▶ Provided text
July 2, 2020

Raw Unrest

A state of unrest can result from the fatigue of inaction as easily as from the fatigue of over-exertion. In my life I have felt the latter more often. In fact the harder I work, the more rested I become — given the opportunity to sleep, of course. I recommend hard work as the best antidote to unrest.

This is a moment when white Americans, include myself, need to stay unrested— to live in it. Stay unrested with our fellow black Americans. We, as white Americans need to to have a conversation about how we are are representing America, not whiteness. Every moral person, religious or otherwise must see this moment in its raw energy and ask, “how can I do better?”.

Oakland, California Spring 2020 | Photo by Eric Allen Youngson

The most common result of the unrest of inaction, for me, is a state of unplaceable anxiety. I have often turned away from my privilege as a white man in contemporary society, often to my economic and social detriment, but what I’ve learned from the experience is that turning away from privilege is a useless, effete gesture. It benefits no one, changes nothing and wastes the opportunity. It’s also a form of denial. If you have privilege, use it to help others who don’t.

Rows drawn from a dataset
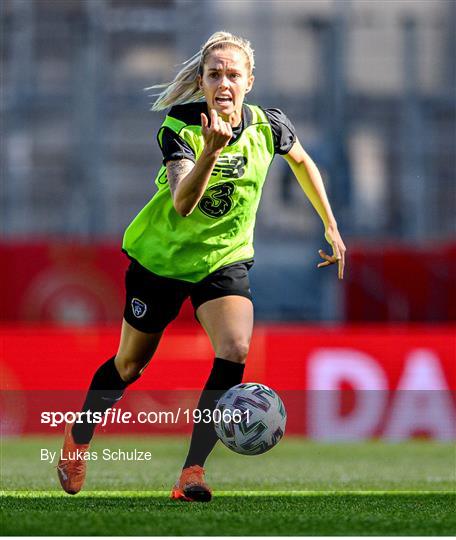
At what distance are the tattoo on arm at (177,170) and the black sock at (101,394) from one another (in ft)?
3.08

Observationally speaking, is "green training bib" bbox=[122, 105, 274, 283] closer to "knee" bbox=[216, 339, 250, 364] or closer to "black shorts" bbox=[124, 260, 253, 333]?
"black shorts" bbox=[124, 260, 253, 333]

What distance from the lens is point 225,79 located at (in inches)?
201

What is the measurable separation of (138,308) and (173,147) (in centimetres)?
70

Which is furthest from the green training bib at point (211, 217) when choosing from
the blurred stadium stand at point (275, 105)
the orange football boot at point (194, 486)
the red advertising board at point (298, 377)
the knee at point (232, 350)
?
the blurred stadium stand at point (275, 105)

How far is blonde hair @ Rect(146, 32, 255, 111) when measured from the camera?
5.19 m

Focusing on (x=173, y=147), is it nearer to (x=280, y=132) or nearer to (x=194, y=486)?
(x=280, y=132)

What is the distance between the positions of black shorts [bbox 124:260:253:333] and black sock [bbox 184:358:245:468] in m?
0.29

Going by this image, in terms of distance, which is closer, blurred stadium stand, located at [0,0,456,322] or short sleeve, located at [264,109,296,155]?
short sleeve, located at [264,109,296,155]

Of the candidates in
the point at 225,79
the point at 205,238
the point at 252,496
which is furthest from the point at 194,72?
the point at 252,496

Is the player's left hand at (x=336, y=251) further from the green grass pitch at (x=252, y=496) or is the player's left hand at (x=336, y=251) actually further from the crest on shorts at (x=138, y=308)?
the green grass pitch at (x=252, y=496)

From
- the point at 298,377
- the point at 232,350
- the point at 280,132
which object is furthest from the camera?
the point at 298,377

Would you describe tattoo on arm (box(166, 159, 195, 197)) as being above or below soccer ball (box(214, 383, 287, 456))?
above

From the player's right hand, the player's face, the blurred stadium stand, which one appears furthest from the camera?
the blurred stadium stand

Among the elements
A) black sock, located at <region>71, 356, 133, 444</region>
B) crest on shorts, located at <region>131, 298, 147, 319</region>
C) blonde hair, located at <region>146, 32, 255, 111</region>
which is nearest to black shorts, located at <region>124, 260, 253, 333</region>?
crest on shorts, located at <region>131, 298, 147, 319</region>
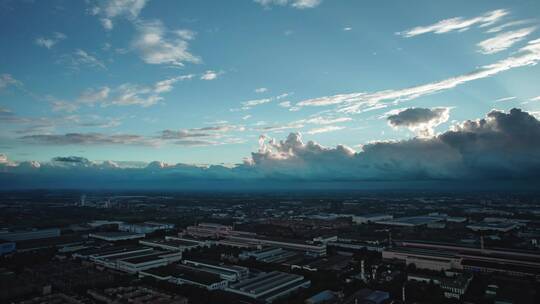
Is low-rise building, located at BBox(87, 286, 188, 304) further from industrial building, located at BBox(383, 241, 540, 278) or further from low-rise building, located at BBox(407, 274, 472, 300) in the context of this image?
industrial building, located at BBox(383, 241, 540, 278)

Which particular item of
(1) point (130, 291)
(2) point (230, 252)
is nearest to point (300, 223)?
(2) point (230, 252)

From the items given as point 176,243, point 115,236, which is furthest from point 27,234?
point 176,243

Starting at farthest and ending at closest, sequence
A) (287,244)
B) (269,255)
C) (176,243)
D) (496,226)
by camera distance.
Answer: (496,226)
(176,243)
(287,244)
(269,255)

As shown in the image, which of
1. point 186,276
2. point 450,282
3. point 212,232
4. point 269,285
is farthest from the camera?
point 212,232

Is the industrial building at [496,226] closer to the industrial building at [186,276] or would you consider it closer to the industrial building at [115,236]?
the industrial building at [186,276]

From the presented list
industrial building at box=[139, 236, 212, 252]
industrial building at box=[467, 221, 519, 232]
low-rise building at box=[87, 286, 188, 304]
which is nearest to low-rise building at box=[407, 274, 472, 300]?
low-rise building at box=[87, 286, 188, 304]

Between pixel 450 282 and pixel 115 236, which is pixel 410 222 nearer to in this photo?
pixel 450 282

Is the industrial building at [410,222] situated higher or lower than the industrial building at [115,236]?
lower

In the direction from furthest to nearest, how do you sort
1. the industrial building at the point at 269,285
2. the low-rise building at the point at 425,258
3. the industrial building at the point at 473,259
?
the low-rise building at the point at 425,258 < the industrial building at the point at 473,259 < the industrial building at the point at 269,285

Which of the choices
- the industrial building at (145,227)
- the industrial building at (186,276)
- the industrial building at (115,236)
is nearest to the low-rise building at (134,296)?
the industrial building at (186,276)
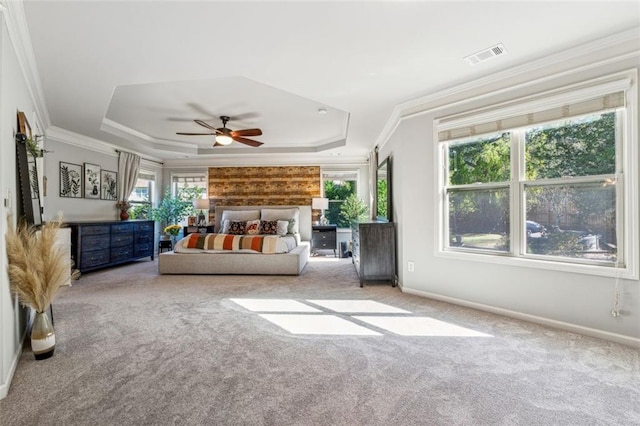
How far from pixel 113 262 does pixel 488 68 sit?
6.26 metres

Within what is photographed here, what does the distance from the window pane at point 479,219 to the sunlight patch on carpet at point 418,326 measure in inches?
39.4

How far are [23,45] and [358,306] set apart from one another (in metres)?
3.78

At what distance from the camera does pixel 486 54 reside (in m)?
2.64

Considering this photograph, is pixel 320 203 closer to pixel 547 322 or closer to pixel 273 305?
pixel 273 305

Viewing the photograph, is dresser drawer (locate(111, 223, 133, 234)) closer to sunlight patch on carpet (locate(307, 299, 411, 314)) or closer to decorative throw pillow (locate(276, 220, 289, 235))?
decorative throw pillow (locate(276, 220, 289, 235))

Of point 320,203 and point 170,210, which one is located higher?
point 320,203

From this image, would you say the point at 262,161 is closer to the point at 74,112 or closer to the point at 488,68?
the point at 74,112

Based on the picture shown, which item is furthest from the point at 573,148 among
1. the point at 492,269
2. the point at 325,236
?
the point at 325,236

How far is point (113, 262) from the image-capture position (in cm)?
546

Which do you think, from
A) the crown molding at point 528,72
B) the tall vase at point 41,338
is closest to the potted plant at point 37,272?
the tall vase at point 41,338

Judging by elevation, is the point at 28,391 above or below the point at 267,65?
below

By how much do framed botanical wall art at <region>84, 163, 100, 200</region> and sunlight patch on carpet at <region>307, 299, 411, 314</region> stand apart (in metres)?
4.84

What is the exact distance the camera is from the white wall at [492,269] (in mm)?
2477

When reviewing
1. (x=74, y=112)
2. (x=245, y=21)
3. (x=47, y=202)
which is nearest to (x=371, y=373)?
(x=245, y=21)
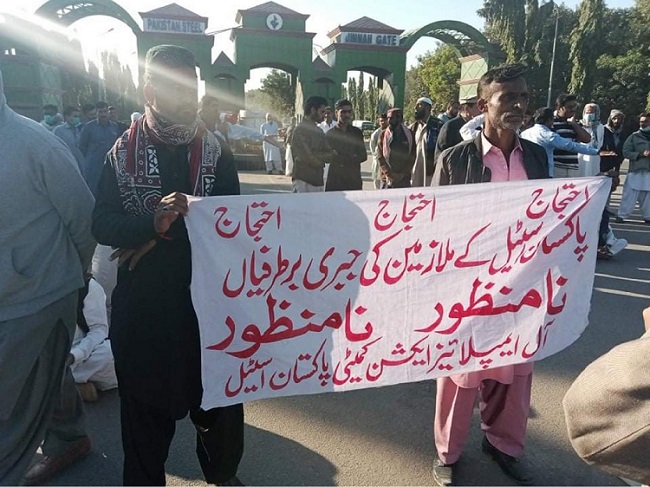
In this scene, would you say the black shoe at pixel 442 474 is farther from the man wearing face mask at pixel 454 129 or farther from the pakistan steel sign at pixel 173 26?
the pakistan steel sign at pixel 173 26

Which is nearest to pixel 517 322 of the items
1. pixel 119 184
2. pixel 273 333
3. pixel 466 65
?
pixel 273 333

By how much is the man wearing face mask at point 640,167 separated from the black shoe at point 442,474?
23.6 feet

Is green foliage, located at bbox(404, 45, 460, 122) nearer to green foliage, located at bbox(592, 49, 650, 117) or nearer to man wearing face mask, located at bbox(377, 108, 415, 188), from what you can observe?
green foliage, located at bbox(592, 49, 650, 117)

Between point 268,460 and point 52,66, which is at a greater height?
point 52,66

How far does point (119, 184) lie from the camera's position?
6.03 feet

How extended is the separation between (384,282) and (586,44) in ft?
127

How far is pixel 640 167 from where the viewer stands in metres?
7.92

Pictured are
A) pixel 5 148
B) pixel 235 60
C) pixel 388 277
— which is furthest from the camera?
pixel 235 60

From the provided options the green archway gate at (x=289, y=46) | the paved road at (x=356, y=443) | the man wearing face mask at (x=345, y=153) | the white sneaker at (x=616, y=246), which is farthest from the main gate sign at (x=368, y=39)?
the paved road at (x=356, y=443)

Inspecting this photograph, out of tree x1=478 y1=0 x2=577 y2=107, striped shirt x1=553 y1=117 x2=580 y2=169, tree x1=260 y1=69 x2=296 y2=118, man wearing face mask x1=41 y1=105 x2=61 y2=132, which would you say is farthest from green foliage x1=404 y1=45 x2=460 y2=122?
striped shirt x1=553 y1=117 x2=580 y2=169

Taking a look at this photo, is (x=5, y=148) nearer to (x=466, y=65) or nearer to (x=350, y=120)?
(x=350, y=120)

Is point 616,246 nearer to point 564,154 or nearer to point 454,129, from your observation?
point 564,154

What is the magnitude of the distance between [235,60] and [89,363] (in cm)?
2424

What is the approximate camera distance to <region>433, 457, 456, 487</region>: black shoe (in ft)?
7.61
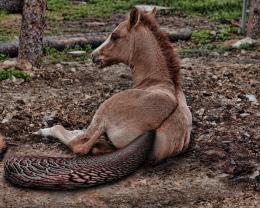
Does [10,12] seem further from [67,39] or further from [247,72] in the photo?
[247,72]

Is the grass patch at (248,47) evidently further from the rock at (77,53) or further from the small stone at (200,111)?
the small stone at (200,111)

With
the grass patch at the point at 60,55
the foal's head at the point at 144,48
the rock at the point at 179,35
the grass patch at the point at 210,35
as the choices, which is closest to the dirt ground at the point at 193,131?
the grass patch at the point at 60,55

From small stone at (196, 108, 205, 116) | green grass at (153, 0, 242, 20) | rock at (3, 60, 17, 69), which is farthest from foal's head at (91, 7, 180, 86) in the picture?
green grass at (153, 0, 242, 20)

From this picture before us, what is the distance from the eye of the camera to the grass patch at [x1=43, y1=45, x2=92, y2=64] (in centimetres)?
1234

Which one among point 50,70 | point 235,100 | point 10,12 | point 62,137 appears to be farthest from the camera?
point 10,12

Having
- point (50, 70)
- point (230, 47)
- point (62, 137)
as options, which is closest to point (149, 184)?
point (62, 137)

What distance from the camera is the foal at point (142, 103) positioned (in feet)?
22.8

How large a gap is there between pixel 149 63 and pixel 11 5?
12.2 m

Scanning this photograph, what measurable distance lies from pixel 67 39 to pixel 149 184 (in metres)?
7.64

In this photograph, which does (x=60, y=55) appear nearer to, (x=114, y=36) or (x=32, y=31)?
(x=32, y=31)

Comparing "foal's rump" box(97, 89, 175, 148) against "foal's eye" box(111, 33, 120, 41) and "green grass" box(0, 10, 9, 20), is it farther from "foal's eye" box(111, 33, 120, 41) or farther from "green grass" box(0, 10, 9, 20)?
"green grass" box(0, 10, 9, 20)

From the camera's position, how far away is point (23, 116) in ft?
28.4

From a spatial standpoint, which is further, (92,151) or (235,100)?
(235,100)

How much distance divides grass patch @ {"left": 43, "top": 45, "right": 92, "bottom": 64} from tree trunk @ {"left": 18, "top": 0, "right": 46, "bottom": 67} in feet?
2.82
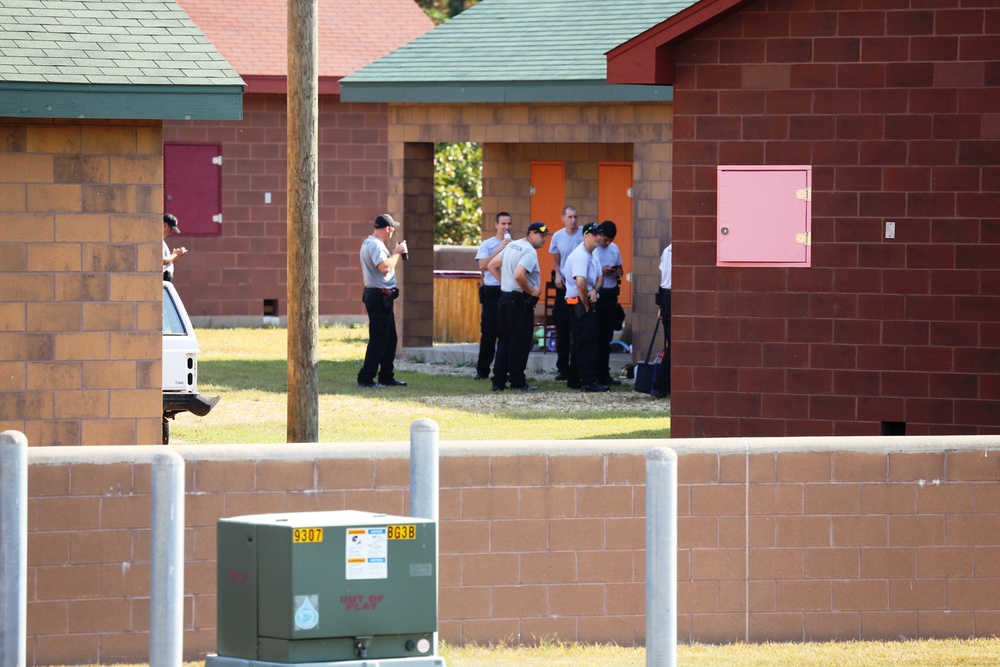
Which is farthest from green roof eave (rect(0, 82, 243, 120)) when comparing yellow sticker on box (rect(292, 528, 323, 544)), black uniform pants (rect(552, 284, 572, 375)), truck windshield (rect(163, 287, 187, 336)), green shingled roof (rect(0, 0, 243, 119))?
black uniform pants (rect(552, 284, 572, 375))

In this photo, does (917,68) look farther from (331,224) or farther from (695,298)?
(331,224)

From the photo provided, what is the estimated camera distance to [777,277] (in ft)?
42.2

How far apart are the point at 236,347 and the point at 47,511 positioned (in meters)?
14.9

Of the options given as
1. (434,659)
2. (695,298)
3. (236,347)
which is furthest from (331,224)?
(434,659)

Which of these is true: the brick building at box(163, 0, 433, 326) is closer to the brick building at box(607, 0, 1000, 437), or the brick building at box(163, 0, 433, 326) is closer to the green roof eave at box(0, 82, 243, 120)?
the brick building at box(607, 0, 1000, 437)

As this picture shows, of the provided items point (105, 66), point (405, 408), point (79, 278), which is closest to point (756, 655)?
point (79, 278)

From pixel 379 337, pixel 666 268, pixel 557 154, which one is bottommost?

▶ Tasks and exercises
1. Please reproduce the unrest essay word for word, everything from "Oakland, California Spring" down to "others who don’t.".
2. Render this sentence from the unrest essay in Spanish: "It benefits no one, changes nothing and wastes the opportunity."
These rows have no connection to the unrest essay.

▶ Solutions to the tasks
1.
Oakland, California Spring 2020 | Photo by Eric Allen Youngson

The most common result of the unrest of inaction, for me, is a state of unplaceable anxiety. I have often turned away from my privilege as a white man in contemporary society, often to my economic and social detriment, but what I’ve learned from the experience is that turning away from privilege is a useless, effete gesture. It benefits no one, changes nothing and wastes the opportunity. It’s also a form of denial. If you have privilege, use it to help others who don’t.

2. No beneficia a nadie, no cambia nada y desperdicia la oportunidad.